Ishii noted that the court - rejecting arguments by the Bush administration as well as the auto industry - found no conflict between the Environmental Protection Agency's duty to regulate air pollutants and federal transportation officials' authority to regulate fuel economy.
"Why would I treat state regulation differently than the EPA adopting regulation of greenhouse gases that affect fuel economy?" Ishii asked.

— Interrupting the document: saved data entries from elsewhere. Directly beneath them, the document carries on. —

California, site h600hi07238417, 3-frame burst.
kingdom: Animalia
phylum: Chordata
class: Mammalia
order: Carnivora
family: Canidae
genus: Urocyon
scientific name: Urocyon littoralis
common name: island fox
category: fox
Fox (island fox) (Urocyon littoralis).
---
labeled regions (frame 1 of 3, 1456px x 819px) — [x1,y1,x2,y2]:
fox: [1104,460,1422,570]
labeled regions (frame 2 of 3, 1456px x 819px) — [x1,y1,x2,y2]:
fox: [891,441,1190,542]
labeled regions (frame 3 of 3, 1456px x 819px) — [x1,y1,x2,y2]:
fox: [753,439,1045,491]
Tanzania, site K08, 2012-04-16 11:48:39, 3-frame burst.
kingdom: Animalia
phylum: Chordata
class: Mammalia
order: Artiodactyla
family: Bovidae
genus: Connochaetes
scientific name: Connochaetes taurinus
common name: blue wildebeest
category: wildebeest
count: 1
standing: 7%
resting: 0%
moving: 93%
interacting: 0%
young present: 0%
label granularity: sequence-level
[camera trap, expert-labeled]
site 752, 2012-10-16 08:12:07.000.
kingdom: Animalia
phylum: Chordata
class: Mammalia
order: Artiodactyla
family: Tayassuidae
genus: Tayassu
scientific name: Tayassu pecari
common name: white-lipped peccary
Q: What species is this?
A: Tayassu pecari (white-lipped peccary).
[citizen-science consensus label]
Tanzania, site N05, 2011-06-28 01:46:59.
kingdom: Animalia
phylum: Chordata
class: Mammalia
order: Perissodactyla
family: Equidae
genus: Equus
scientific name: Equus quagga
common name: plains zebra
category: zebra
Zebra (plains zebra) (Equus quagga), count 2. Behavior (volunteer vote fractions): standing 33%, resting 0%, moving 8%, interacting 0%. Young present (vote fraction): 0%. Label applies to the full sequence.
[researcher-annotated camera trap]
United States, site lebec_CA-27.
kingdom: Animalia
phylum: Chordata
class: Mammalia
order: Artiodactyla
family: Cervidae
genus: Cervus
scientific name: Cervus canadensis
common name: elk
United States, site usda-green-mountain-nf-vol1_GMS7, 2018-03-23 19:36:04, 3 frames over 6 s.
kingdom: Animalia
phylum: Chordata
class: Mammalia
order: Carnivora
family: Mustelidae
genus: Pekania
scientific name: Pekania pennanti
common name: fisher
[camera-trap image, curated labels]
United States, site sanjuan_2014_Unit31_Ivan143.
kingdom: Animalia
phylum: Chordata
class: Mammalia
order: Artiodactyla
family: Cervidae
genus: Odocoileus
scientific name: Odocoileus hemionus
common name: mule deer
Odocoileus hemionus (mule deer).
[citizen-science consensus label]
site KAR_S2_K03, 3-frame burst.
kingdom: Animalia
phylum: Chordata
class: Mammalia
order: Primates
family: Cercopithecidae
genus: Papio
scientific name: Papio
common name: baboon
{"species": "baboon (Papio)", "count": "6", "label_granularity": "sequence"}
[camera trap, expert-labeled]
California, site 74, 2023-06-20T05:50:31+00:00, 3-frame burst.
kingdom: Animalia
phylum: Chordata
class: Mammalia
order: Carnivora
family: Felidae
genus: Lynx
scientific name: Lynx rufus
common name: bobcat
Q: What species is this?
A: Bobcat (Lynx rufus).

If Ishii were to rule in California's favor now (a ruling is expected in the next couple of weeks), it would be a tactical disaster for the international automakers' trade association, AIAM. The industry first moved for judgment without trial in December 2006, perhaps emboldened by Ishii's apparent sympathy, and has continued pursuing that aggressive strategy even in the wake of Mass. v. EPA and the industry's September loss in an identical case in Vermont (this one after a full trial). Briefs filed by the industry over the course of the past year often invoke Ishii's prior ruling, but those appeals will be for naught if the judge is swayed by the Supreme Court's powerful precedent.